- Text block:
Ups I looked ahead, this is the second last sutra of chapter 2… (and the last one is really very revealing, long and challenging and important so you can look forward to next week!!)
Oh and there my focus went off…. Back into centre Jenni – Pratyahara, restraint of the senses, or focus in the inner world, the possibility to perceive everything directly (Iyengar on this sutra) the movement “towards the realization of the soul” (Iyengar).

What I personally get from reading Iyengar is that now! the journey back to the origin starts. The body and mind have been moving towards something external for gratification. We become hypnotized and drawn outwards towards pleasure. The need of pleasure and gratification (of the ego) is ever ongoing and brings us out of centre. “Pratyahara is the withdrawal of the mind from its contact with the senses of perception and the organs of action; then its direction is towards the soul.” (Iyengar) We get the suggestion that the science of restraining the senses is: “depriving them from what feeds them, the external objective world”.
All this in order to be free. Not to be deprived :-) to be free

Inspiration for class, focus on inner state. Does this mean to lay back on corrections/adjustments? Don’t think so. Maybe it is conscious contact in class to the focus on what is, in asana, before and after. We always do this, but increased contact… Maybe it is a “letting go” of seeking pleasure in every asana, and go for being free instead? To have a meditation focus point for the whole class, maybe personal maybe in fellowship?

- Your goal:
Extract the whole passage on pratyahara word for word, keeping every character unchanged.

[Web page caption snippets]
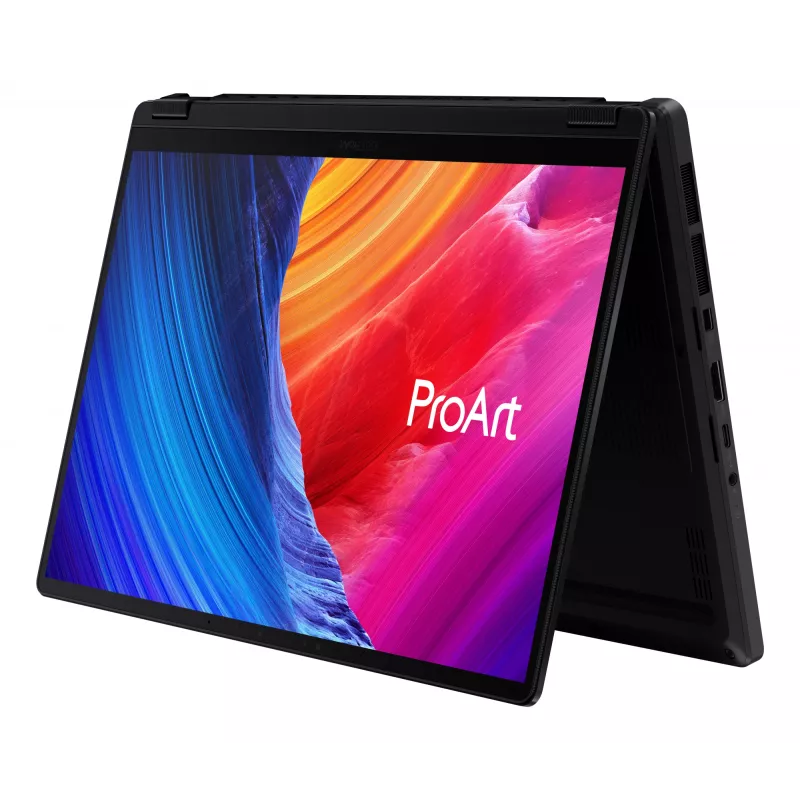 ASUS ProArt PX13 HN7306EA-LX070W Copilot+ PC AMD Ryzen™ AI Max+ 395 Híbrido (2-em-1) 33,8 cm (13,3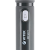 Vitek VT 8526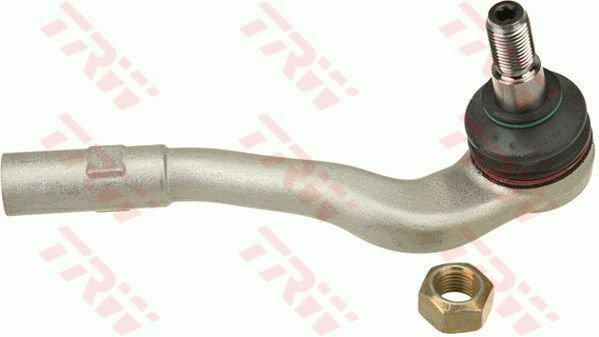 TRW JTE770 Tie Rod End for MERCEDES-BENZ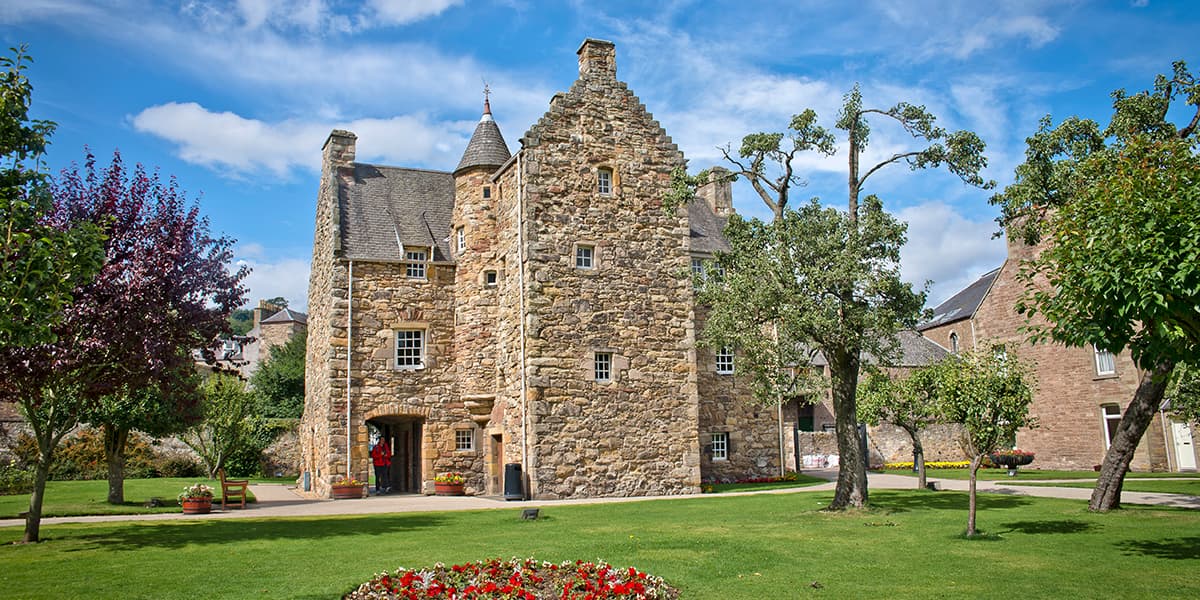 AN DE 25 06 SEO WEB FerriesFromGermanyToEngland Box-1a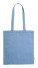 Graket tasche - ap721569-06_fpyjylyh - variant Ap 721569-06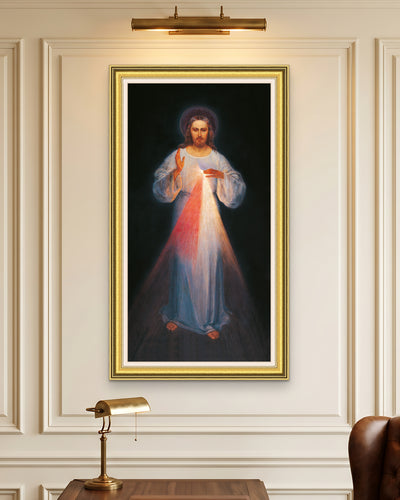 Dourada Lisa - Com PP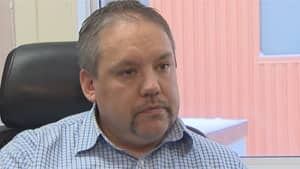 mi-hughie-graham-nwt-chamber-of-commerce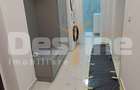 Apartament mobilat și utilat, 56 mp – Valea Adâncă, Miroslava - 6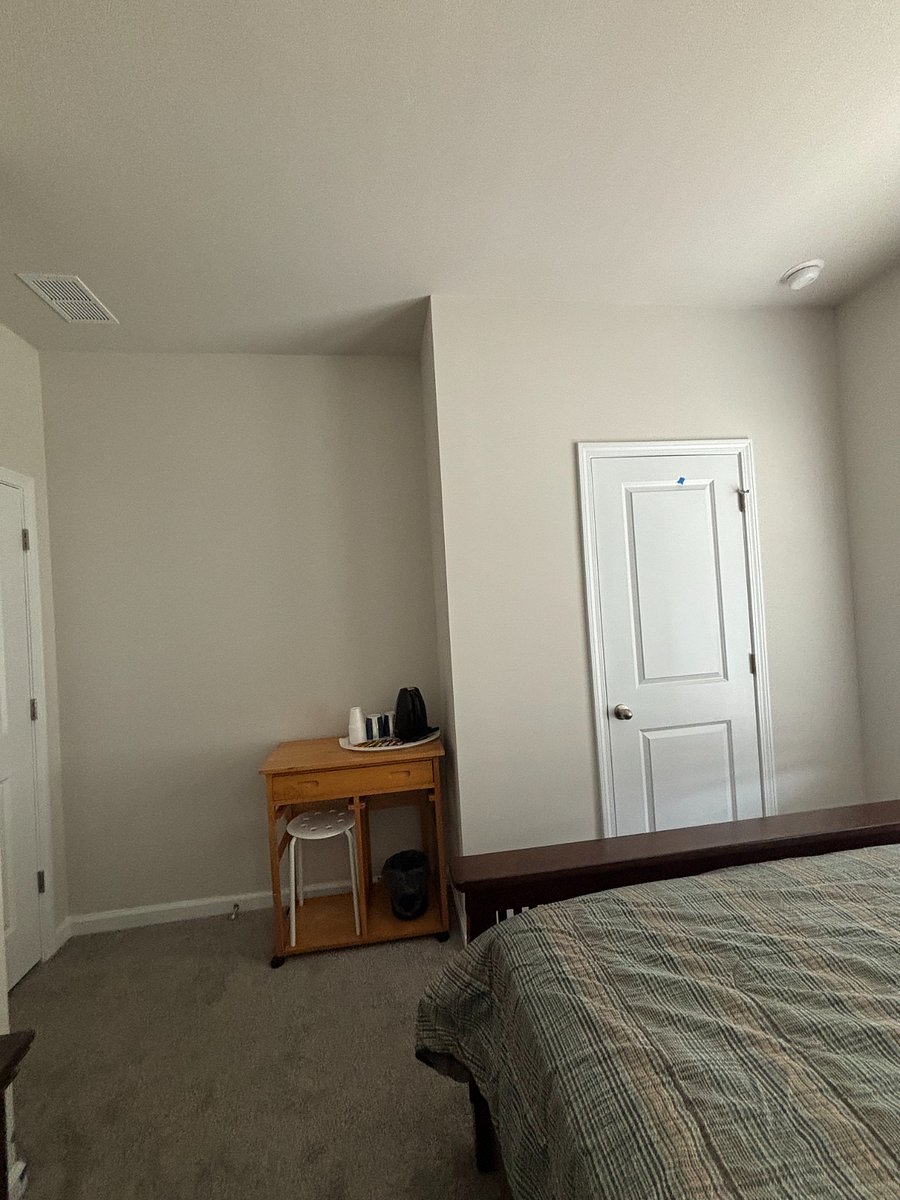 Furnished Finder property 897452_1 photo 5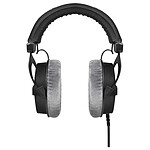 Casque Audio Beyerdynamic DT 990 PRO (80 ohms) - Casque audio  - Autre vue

--

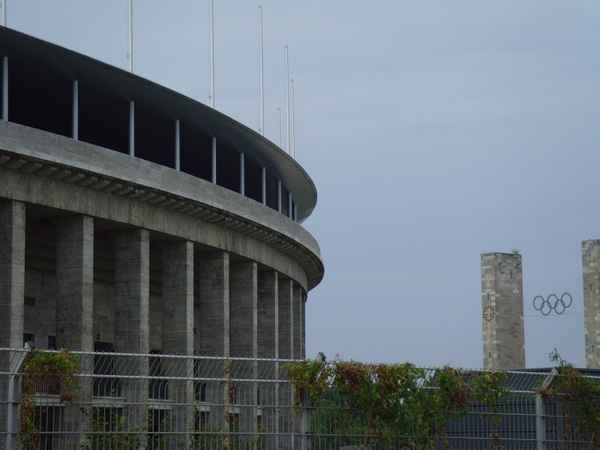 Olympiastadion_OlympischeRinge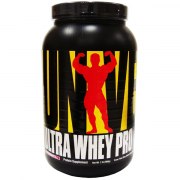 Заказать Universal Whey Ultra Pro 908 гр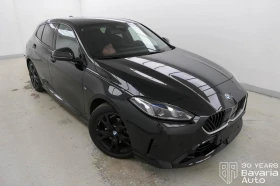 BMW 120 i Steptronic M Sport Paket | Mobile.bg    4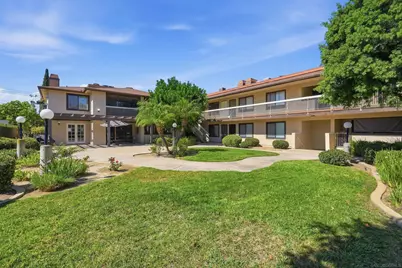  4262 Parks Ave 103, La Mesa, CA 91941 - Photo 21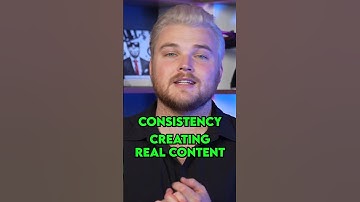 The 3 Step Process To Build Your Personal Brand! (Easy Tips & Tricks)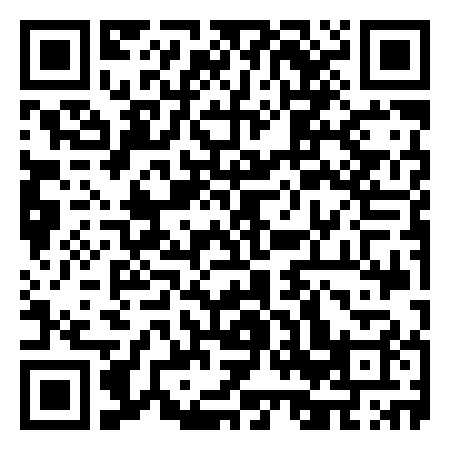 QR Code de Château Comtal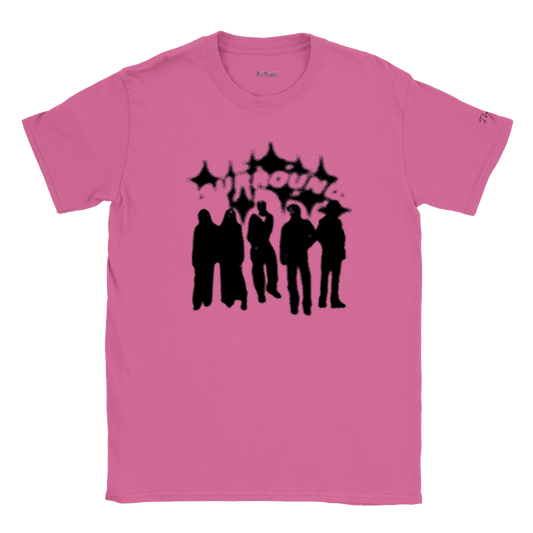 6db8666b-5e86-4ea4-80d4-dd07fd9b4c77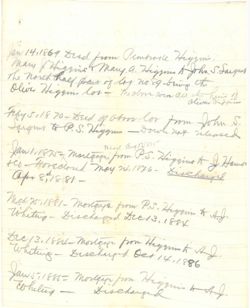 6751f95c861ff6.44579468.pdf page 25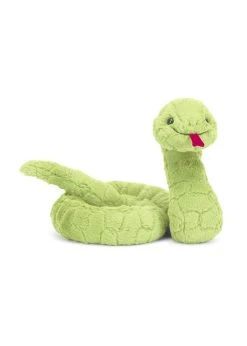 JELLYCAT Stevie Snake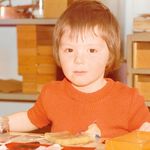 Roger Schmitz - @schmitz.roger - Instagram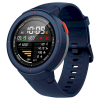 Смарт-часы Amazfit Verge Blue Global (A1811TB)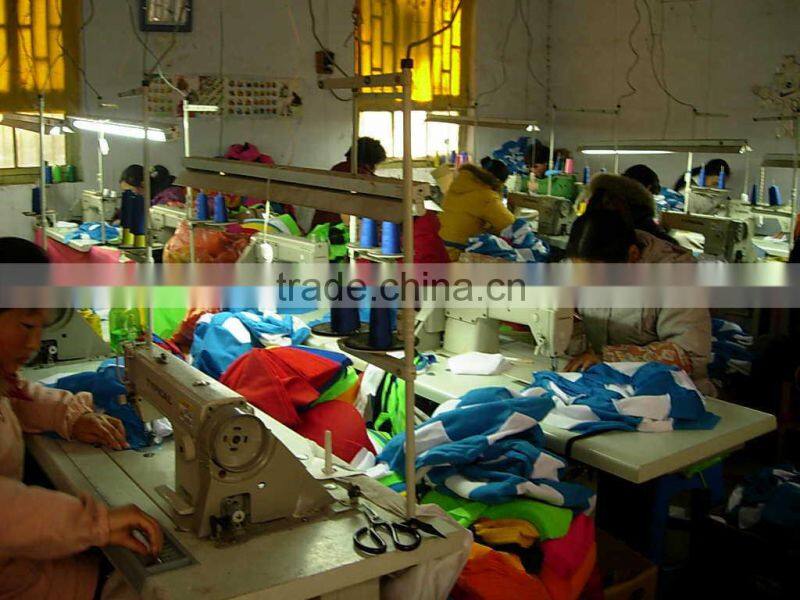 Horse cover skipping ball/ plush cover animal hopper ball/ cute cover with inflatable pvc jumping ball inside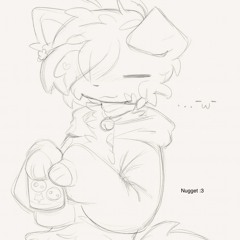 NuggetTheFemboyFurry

- Your solution:
Ups I looked ahead, this is the second last sutra of chapter 2… (and the last one is really very revealing, long and challenging and important so you can look forward to next week!!)
Oh and there my focus went off…. Back into centre Jenni – Pratyahara, restraint of the senses, or focus in the inner world, the possibility to perceive everything directly (Iyengar on this sutra) the movement “towards the realization of the soul” (Iyengar).

What I personally get from reading Iyengar is that now! the journey back to the origin starts. The body and mind have been moving towards something external for gratification. We become hypnotized and drawn outwards towards pleasure. The need of pleasure and gratification (of the ego) is ever ongoing and brings us out of centre. “Pratyahara is the withdrawal of the mind from its contact with the senses of perception and the organs of action; then its direction is towards the soul.” (Iyengar) We get the suggestion that the science of restraining the senses is: “depriving them from what feeds them, the external objective world”.
All this in order to be free. Not to be deprived :-) to be free

Inspiration for class, focus on inner state. Does this mean to lay back on corrections/adjustments? Don’t think so. Maybe it is conscious contact in class to the focus on what is, in asana, before and after. We always do this, but increased contact… Maybe it is a “letting go” of seeking pleasure in every asana, and go for being free instead? To have a meditation focus point for the whole class, maybe personal maybe in fellowship?